For every household nuisance, you can find a dedicated and--surprise, surprise--expensive product to fix it (usually in The Sharper Image catalogs). For instance, you can buy a bird-scarer to keep pigeons off your porch, a pricey home theater system to pump up your tunes, or color-coded cable organizers to sort out the mess behind your desk.
But before you lay out cash on some overpriced equipment, take a look at what your existing tech (and other supplies) can do for you. Here are a few household hacks to help you organize your life.
Keep Your Windowsills Bird-Free
PCWorld senior video producer Chris Manners had a problem--a bird problem. Specifically, a flock of pigeons was roosting on his windowsill. How could he rid himself of these pests using technology? What kind of household hack could banish these feathered fiends? A couple of options came to mind.
Recycle your old media: A common method of scaring birds is to attach streamers, or flash tape, to the window ledge or balcony so that it moves in the wind and creates reflections. Instead of running out to your local hardware store and picking some up, however, just hang some CDs out the window on a string. The reflective surface of the discs will function like flash tape, keeping your windowsills and balconies pigeon-free.
Make your own ultrasonic sounds: Another way to scare birds is to use an ultrasonic bird repeller--a little device capable of broadcasting ultrasonic sounds that are between 22 kHz and 30 kHz--beyond the range of human hearing, but audible to animals. Unfortunately, such devices cost anywhere from US$50 to $500--and who wants to drop $500 on something they can't even hear?
Luckily, you can find ultrasonic sounds on the Internet--in the form of ringtones. A number of ultrasonic ringtones are available, because sounds between 17 kHz and 20 kHz can usually be heard only by teenagers. Just download one of these ringtones and put it on loop.
The only drawback: Any teens or dogs in your house will suddenly start hearing things.
Control Your House Remotely
We're one step closer to the completely automated future. You can now control a number of household appliances with your cell phone.
Turn off everything with Picowatt: A smart-plug designed by Tenrehte, Picowatt is meant to help users control their energy consumption--it's basically a mini Wi-Fi router that runs Linux. You simply plug Picowatt into an electrical outlet and plug your device into the Picowatt plug. Using a Web browser, you can then monitor the amount of energy that particular appliance is using, as well as turn it on or off remotely.

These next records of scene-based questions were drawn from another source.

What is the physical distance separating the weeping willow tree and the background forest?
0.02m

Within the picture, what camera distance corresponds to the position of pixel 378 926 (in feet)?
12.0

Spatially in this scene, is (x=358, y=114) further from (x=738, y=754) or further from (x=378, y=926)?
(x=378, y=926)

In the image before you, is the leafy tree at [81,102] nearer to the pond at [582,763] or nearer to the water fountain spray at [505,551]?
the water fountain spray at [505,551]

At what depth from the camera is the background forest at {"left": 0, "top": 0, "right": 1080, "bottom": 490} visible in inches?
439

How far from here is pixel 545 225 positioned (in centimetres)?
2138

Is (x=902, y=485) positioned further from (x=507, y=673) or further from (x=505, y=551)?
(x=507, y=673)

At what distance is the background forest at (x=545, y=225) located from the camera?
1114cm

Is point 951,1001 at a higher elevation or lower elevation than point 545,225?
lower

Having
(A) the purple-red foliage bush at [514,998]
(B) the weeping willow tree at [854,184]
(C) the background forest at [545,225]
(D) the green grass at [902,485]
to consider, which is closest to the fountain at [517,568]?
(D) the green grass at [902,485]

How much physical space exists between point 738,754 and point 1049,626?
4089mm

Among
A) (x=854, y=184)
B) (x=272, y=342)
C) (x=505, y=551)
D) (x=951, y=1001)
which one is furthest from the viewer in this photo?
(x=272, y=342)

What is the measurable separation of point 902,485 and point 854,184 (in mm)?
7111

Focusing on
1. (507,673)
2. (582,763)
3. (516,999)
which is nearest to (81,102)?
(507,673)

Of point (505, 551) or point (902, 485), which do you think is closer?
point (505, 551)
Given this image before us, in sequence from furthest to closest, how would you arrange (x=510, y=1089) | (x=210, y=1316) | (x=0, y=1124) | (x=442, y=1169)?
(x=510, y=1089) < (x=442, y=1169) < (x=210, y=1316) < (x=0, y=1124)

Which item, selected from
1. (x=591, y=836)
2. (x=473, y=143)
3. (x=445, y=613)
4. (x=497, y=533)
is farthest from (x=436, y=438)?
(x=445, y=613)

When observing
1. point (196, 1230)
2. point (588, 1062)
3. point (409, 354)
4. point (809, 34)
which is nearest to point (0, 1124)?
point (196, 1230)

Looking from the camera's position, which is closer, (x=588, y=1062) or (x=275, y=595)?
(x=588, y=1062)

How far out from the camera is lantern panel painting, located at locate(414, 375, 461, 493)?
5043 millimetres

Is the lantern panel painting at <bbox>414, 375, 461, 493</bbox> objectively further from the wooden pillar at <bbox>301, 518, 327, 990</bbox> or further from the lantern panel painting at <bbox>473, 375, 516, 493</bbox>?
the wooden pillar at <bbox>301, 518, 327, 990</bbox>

Unlock your door with Kwikset SmartCode: If you hate fumbling with your keys at the door--or if you have a child or significant other who routinely gets locked out--Kwikset's SmartCode deadbolt lock can help. The deadbolt features 128-bit encryption security, and you can open it with a key, a code, or wirelessly from an Internet-connected device. You can also check the status of the lock from your phone, as well as receive text or e-mail notifications when the lock is accessed.